Data supplied
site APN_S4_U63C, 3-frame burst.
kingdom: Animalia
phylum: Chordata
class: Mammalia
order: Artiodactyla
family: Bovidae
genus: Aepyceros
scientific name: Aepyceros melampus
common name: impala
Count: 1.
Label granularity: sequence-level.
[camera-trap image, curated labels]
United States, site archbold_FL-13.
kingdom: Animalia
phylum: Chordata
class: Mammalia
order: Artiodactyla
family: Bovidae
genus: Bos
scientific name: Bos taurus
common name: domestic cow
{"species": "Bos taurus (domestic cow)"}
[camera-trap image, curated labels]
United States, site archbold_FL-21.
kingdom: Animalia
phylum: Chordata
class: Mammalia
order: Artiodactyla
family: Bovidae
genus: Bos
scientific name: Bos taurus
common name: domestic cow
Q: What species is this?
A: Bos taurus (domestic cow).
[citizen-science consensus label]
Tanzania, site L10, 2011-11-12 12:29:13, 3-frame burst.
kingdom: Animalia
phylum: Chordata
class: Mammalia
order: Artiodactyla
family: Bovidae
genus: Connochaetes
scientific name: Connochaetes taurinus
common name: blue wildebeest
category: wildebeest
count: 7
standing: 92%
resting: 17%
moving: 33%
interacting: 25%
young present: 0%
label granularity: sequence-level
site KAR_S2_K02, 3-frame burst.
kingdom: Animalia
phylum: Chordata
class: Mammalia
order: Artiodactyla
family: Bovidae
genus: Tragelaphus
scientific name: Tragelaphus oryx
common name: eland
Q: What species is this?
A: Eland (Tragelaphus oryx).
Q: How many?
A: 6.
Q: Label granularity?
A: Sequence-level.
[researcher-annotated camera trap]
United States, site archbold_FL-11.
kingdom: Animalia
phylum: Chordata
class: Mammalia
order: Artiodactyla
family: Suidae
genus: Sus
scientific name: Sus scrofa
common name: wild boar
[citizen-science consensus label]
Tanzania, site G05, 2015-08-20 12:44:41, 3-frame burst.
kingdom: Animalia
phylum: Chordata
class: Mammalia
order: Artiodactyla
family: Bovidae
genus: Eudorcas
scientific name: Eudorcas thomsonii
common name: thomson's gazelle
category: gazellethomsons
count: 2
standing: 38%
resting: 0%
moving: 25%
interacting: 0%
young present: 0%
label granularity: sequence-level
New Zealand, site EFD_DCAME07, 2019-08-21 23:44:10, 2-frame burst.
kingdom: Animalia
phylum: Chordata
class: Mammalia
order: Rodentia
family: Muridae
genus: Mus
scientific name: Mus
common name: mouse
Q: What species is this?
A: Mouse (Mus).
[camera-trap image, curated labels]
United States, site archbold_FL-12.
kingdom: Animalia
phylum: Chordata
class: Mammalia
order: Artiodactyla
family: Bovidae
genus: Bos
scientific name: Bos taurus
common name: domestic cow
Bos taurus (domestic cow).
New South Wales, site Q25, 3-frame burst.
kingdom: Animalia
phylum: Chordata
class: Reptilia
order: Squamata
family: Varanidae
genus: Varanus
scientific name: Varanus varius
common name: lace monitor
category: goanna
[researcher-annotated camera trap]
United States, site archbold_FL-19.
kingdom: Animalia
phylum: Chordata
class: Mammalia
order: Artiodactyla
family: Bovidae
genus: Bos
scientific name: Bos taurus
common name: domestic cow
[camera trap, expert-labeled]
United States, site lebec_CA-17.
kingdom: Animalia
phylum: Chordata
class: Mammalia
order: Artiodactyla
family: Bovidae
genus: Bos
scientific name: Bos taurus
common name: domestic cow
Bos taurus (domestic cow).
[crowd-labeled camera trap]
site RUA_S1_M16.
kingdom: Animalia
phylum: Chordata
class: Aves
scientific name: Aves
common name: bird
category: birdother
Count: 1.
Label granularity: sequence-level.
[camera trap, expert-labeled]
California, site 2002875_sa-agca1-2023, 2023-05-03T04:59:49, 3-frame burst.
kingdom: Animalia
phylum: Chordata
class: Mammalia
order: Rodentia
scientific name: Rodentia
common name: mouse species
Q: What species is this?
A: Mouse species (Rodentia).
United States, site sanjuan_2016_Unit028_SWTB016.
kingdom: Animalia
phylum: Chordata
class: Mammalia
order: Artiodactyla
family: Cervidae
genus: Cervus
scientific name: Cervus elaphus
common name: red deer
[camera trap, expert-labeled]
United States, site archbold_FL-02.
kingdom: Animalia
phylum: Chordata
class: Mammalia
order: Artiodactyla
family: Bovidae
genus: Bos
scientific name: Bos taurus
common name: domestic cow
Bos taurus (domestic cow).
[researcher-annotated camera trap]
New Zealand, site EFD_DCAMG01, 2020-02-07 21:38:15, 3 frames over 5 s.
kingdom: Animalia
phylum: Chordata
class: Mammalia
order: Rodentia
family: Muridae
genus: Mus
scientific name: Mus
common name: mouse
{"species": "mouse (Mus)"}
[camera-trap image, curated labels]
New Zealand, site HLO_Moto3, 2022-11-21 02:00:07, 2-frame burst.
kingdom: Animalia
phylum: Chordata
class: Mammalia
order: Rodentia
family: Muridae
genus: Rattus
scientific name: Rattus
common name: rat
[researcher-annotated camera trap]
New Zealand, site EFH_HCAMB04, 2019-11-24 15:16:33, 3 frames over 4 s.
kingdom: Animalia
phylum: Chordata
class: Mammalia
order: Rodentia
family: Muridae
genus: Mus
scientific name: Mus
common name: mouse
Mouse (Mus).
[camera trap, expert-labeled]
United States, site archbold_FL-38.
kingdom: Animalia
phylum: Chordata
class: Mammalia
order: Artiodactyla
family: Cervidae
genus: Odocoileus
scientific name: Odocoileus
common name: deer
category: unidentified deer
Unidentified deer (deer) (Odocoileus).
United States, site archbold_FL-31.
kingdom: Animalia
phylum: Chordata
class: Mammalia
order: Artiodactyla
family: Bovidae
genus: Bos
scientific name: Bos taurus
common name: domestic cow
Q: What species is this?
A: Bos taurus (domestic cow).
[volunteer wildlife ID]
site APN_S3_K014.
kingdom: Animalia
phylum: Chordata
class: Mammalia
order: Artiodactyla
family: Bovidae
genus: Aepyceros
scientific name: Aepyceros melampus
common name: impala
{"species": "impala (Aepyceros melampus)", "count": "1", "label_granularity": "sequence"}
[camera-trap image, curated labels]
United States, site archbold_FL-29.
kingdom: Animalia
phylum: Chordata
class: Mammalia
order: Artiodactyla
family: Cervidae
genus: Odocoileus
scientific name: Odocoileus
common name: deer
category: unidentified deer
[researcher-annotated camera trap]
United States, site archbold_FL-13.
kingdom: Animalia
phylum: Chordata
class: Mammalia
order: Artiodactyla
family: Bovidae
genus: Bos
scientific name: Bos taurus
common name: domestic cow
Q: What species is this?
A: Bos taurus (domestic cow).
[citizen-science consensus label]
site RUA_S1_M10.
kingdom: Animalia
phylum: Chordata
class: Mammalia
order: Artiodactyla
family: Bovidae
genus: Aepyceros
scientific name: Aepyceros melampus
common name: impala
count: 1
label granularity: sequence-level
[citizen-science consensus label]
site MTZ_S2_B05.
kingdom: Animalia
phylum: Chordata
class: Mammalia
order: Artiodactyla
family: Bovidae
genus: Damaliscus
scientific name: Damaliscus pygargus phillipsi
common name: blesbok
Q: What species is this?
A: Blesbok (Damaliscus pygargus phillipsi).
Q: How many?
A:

Directions for this task
Keeping each word as it stands, transcribe every entry.

Result of the task
site APN_S4_U63C, 3-frame burst.
kingdom: Animalia
phylum: Chordata
class: Mammalia
order: Artiodactyla
family: Bovidae
genus: Aepyceros
scientific name: Aepyceros melampus
common name: impala
Count: 1.
Label granularity: sequence-level.
[camera-trap image, curated labels]
United States, site archbold_FL-13.
kingdom: Animalia
phylum: Chordata
class: Mammalia
order: Artiodactyla
family: Bovidae
genus: Bos
scientific name: Bos taurus
common name: domestic cow
{"species": "Bos taurus (domestic cow)"}
[camera-trap image, curated labels]
United States, site archbold_FL-21.
kingdom: Animalia
phylum: Chordata
class: Mammalia
order: Artiodactyla
family: Bovidae
genus: Bos
scientific name: Bos taurus
common name: domestic cow
Q: What species is this?
A: Bos taurus (domestic cow).
[citizen-science consensus label]
Tanzania, site L10, 2011-11-12 12:29:13, 3-frame burst.
kingdom: Animalia
phylum: Chordata
class: Mammalia
order: Artiodactyla
family: Bovidae
genus: Connochaetes
scientific name: Connochaetes taurinus
common name: blue wildebeest
category: wildebeest
count: 7
standing: 92%
resting: 17%
moving: 33%
interacting: 25%
young present: 0%
label granularity: sequence-level
site KAR_S2_K02, 3-frame burst.
kingdom: Animalia
phylum: Chordata
class: Mammalia
order: Artiodactyla
family: Bovidae
genus: Tragelaphus
scientific name: Tragelaphus oryx
common name: eland
Q: What species is this?
A: Eland (Tragelaphus oryx).
Q: How many?
A: 6.
Q: Label granularity?
A: Sequence-level.
[researcher-annotated camera trap]
United States, site archbold_FL-11.
kingdom: Animalia
phylum: Chordata
class: Mammalia
order: Artiodactyla
family: Suidae
genus: Sus
scientific name: Sus scrofa
common name: wild boar
[citizen-science consensus label]
Tanzania, site G05, 2015-08-20 12:44:41, 3-frame burst.
kingdom: Animalia
phylum: Chordata
class: Mammalia
order: Artiodactyla
family: Bovidae
genus: Eudorcas
scientific name: Eudorcas thomsonii
common name: thomson's gazelle
category: gazellethomsons
count: 2
standing: 38%
resting: 0%
moving: 25%
interacting: 0%
young present: 0%
label granularity: sequence-level
New Zealand, site EFD_DCAME07, 2019-08-21 23:44:10, 2-frame burst.
kingdom: Animalia
phylum: Chordata
class: Mammalia
order: Rodentia
family: Muridae
genus: Mus
scientific name: Mus
common name: mouse
Q: What species is this?
A: Mouse (Mus).
[camera-trap image, curated labels]
United States, site archbold_FL-12.
kingdom: Animalia
phylum: Chordata
class: Mammalia
order: Artiodactyla
family: Bovidae
genus: Bos
scientific name: Bos taurus
common name: domestic cow
Bos taurus (domestic cow).
New South Wales, site Q25, 3-frame burst.
kingdom: Animalia
phylum: Chordata
class: Reptilia
order: Squamata
family: Varanidae
genus: Varanus
scientific name: Varanus varius
common name: lace monitor
category: goanna
[researcher-annotated camera trap]
United States, site archbold_FL-19.
kingdom: Animalia
phylum: Chordata
class: Mammalia
order: Artiodactyla
family: Bovidae
genus: Bos
scientific name: Bos taurus
common name: domestic cow
[camera trap, expert-labeled]
United States, site lebec_CA-17.
kingdom: Animalia
phylum: Chordata
class: Mammalia
order: Artiodactyla
family: Bovidae
genus: Bos
scientific name: Bos taurus
common name: domestic cow
Bos taurus (domestic cow).
[crowd-labeled camera trap]
site RUA_S1_M16.
kingdom: Animalia
phylum: Chordata
class: Aves
scientific name: Aves
common name: bird
category: birdother
Count: 1.
Label granularity: sequence-level.
[camera trap, expert-labeled]
California, site 2002875_sa-agca1-2023, 2023-05-03T04:59:49, 3-frame burst.
kingdom: Animalia
phylum: Chordata
class: Mammalia
order: Rodentia
scientific name: Rodentia
common name: mouse species
Q: What species is this?
A: Mouse species (Rodentia).
United States, site sanjuan_2016_Unit028_SWTB016.
kingdom: Animalia
phylum: Chordata
class: Mammalia
order: Artiodactyla
family: Cervidae
genus: Cervus
scientific name: Cervus elaphus
common name: red deer
[camera trap, expert-labeled]
United States, site archbold_FL-02.
kingdom: Animalia
phylum: Chordata
class: Mammalia
order: Artiodactyla
family: Bovidae
genus: Bos
scientific name: Bos taurus
common name: domestic cow
Bos taurus (domestic cow).
[researcher-annotated camera trap]
New Zealand, site EFD_DCAMG01, 2020-02-07 21:38:15, 3 frames over 5 s.
kingdom: Animalia
phylum: Chordata
class: Mammalia
order: Rodentia
family: Muridae
genus: Mus
scientific name: Mus
common name: mouse
{"species": "mouse (Mus)"}
[camera-trap image, curated labels]
New Zealand, site HLO_Moto3, 2022-11-21 02:00:07, 2-frame burst.
kingdom: Animalia
phylum: Chordata
class: Mammalia
order: Rodentia
family: Muridae
genus: Rattus
scientific name: Rattus
common name: rat
[researcher-annotated camera trap]
New Zealand, site EFH_HCAMB04, 2019-11-24 15:16:33, 3 frames over 4 s.
kingdom: Animalia
phylum: Chordata
class: Mammalia
order: Rodentia
family: Muridae
genus: Mus
scientific name: Mus
common name: mouse
Mouse (Mus).
[camera trap, expert-labeled]
United States, site archbold_FL-38.
kingdom: Animalia
phylum: Chordata
class: Mammalia
order: Artiodactyla
family: Cervidae
genus: Odocoileus
scientific name: Odocoileus
common name: deer
category: unidentified deer
Unidentified deer (deer) (Odocoileus).
United States, site archbold_FL-31.
kingdom: Animalia
phylum: Chordata
class: Mammalia
order: Artiodactyla
family: Bovidae
genus: Bos
scientific name: Bos taurus
common name: domestic cow
Q: What species is this?
A: Bos taurus (domestic cow).
[volunteer wildlife ID]
site APN_S3_K014.
kingdom: Animalia
phylum: Chordata
class: Mammalia
order: Artiodactyla
family: Bovidae
genus: Aepyceros
scientific name: Aepyceros melampus
common name: impala
{"species": "impala (Aepyceros melampus)", "count": "1", "label_granularity": "sequence"}
[camera-trap image, curated labels]
United States, site archbold_FL-29.
kingdom: Animalia
phylum: Chordata
class: Mammalia
order: Artiodactyla
family: Cervidae
genus: Odocoileus
scientific name: Odocoileus
common name: deer
category: unidentified deer
[researcher-annotated camera trap]
United States, site archbold_FL-13.
kingdom: Animalia
phylum: Chordata
class: Mammalia
order: Artiodactyla
family: Bovidae
genus: Bos
scientific name: Bos taurus
common name: domestic cow
Q: What species is this?
A: Bos taurus (domestic cow).
[citizen-science consensus label]
site RUA_S1_M10.
kingdom: Animalia
phylum: Chordata
class: Mammalia
order: Artiodactyla
family: Bovidae
genus: Aepyceros
scientific name: Aepyceros melampus
common name: impala
count: 1
label granularity: sequence-level
[citizen-science consensus label]
site MTZ_S2_B05.
kingdom: Animalia
phylum: Chordata
class: Mammalia
order: Artiodactyla
family: Bovidae
genus: Damaliscus
scientific name: Damaliscus pygargus phillipsi
common name: blesbok
Q: What species is this?
A: Blesbok (Damaliscus pygargus phillipsi).
Q: How many?
A:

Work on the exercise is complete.